TRAVERSE CITY, MI – Building an electric vehicle on the same line as a number of conventional models may sound like a dubious strategy, but that’s what Nissan North America Inc. is undertaking as it gets ready for the December introduction of its Leaf EV in Smyrna, TN.

Susan Brennan, vice president-manufacturing at Nissan’s Smyrna plant, tells Ward’s following a Monday address at the CAR Management Briefing Seminars, the Leaf game plan makes sense because “the benefits of not putting in a new assembly operation outweigh the challenges.”

Brennan, who also is responsible for Nissan’s Decherd, TN, plant, says Smyrna’s task is enhanced by the fact the Leaf already is in production in Japan. The Leaf will join the Altima and Maxima on the same line.

Still, Brennan is confident the Leaf will fit into the assembly scheme without major problems.

The chief reason is workers will assemble component “kits” offline and deliver them via automated guided vehicles to the same assembly stations used by the other cars.

The Leaf’s battery pack, for example, will be delivered to the station where engines are installed in Altima and Maxima.
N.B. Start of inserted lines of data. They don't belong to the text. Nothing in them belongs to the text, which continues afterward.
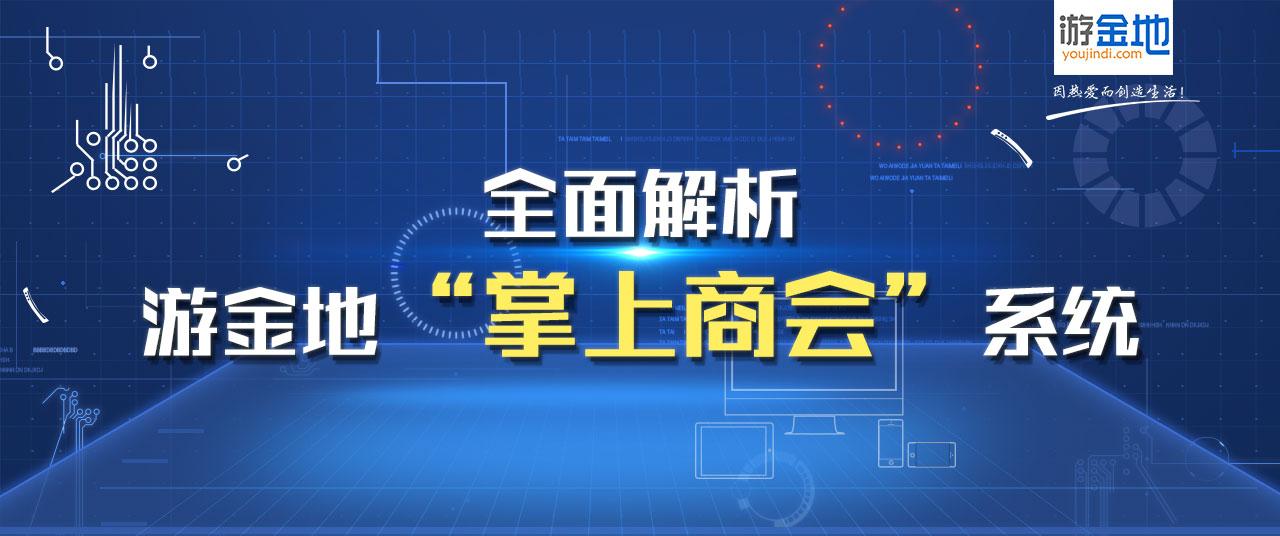 游金地【商会协会通APP系统】介绍,人脉时代必备神器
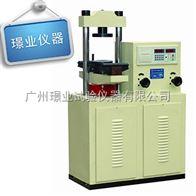 广州水泥搅拌站全套设备仪器清单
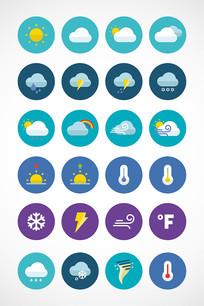手机天气预报矢量图标
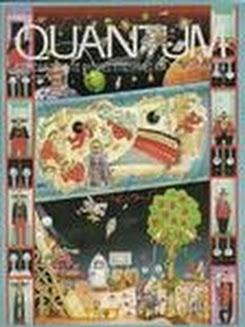 QUANTUM - τεύχος Μάιος-Ιουν 1995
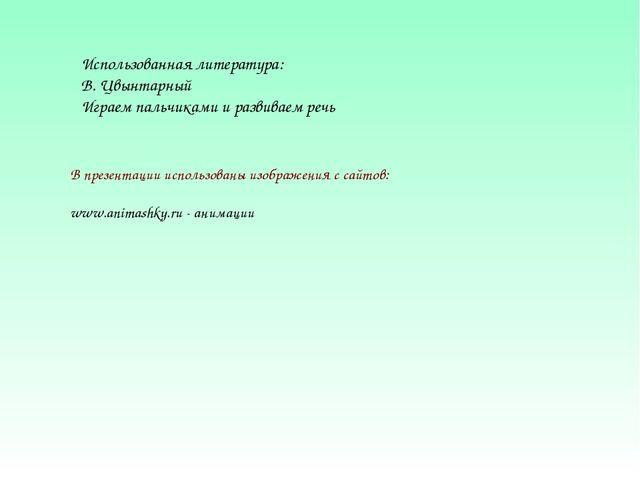 Использованная литература: В. Цвынтарный Играем пальчиками и развиваем речь В...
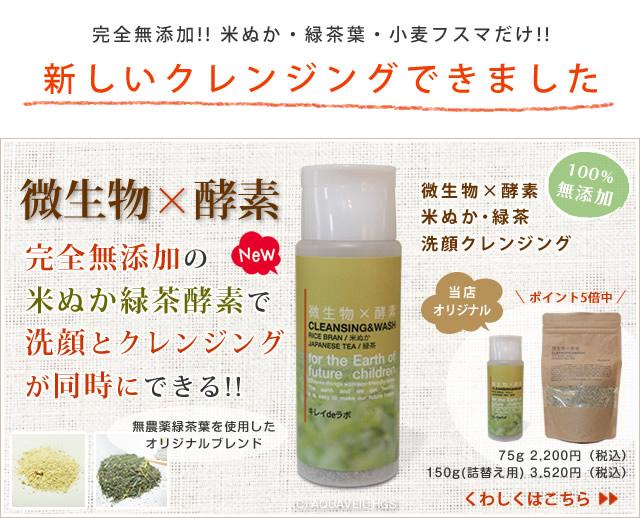 微生物×酵素 米ぬか・緑茶洗顔クレンジング オリジナルブレンドできました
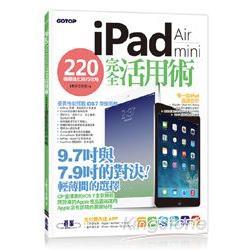 iPad Air / iPad mini 完全活用術 - 220 個超進化技巧攻略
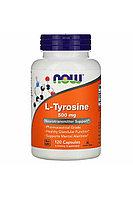 Now Foods, L-тирозин, 500 мг, 120 капсул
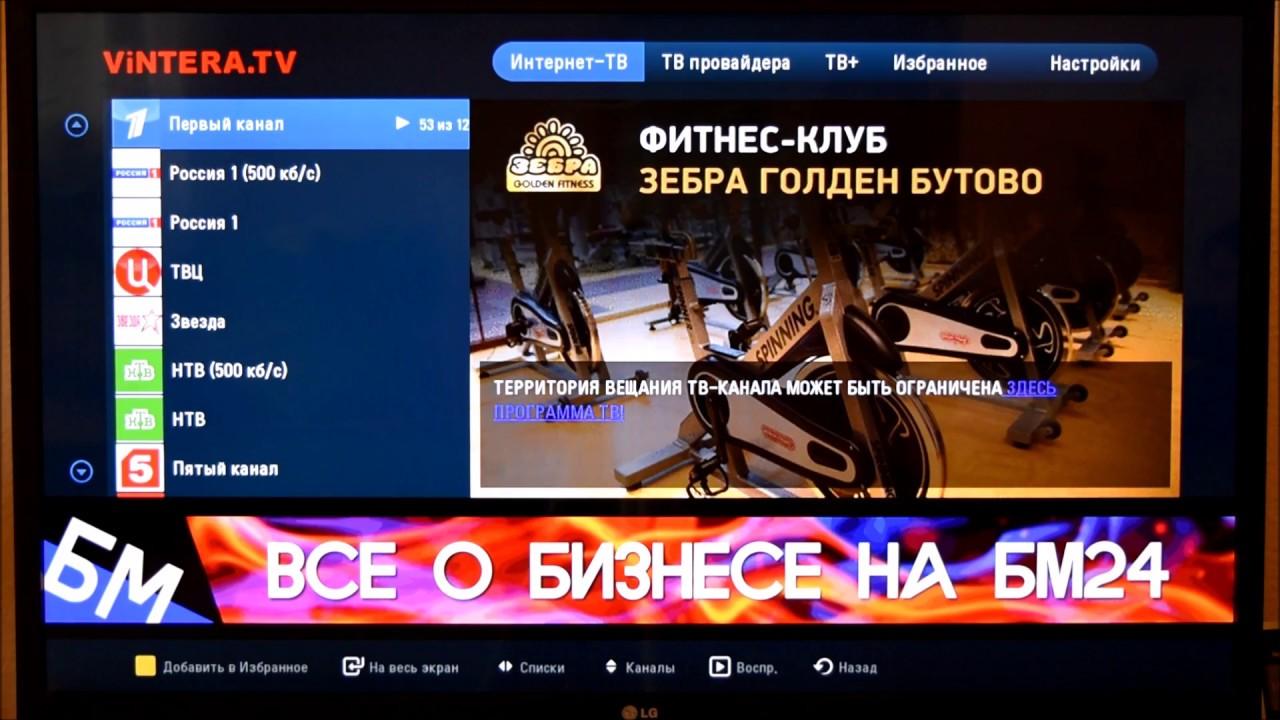 Скачать бесплатно приложения для lg smart tv
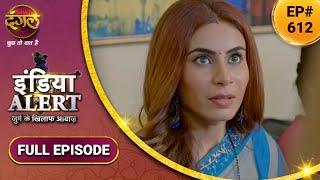 Download India Alert   इंडिया अलर्ट   New Full Episode 612   Saali Ki Aashiqui   साली की आशिकी    Dangal TV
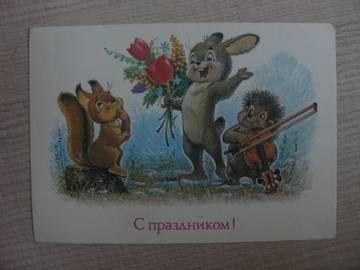 http://sf.uploads.ru/t/rLam4.jpg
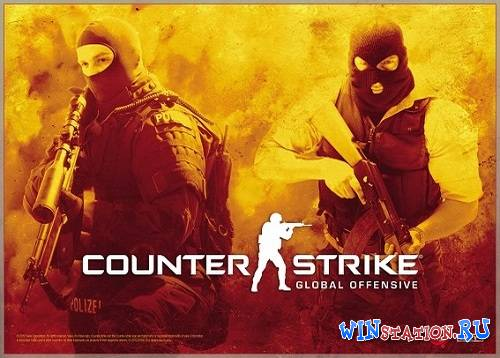 Скачать Counter-Strike: Global Offensive [v1.34.5.6] бесплатно
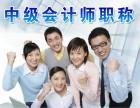 衡阳中级会计职称培训班-多校区免费试听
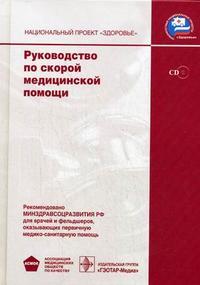 Верткин Скорая Медицинская Помощь Руководство Для Врача img-1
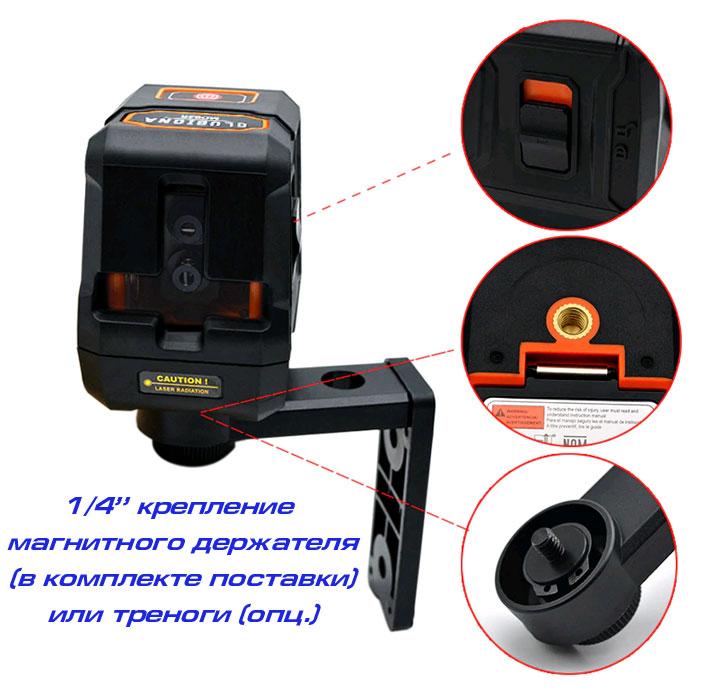 Лазерный уровень MD02R с магнитным держателем
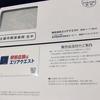 株主優待廃止したエリアクエスト(8912)から優待品のクオカードが届きました!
One deviation: the Leaf won’t have a fuel tank, so it won’t stop at that station.

The Leaf will be powered by advanced lithium-ion batteries produced in a facility next to the Smyrna plant with a 200,000-unit annual capacity.

“These batteries are half the size and weight but twice as powerful” as more conventional nickel-metal-hydride batteries used in today’s hybrids, she points out.

The Altima hybrid already has a battery decking line, which also smooths the way for Leaf assembly, she says.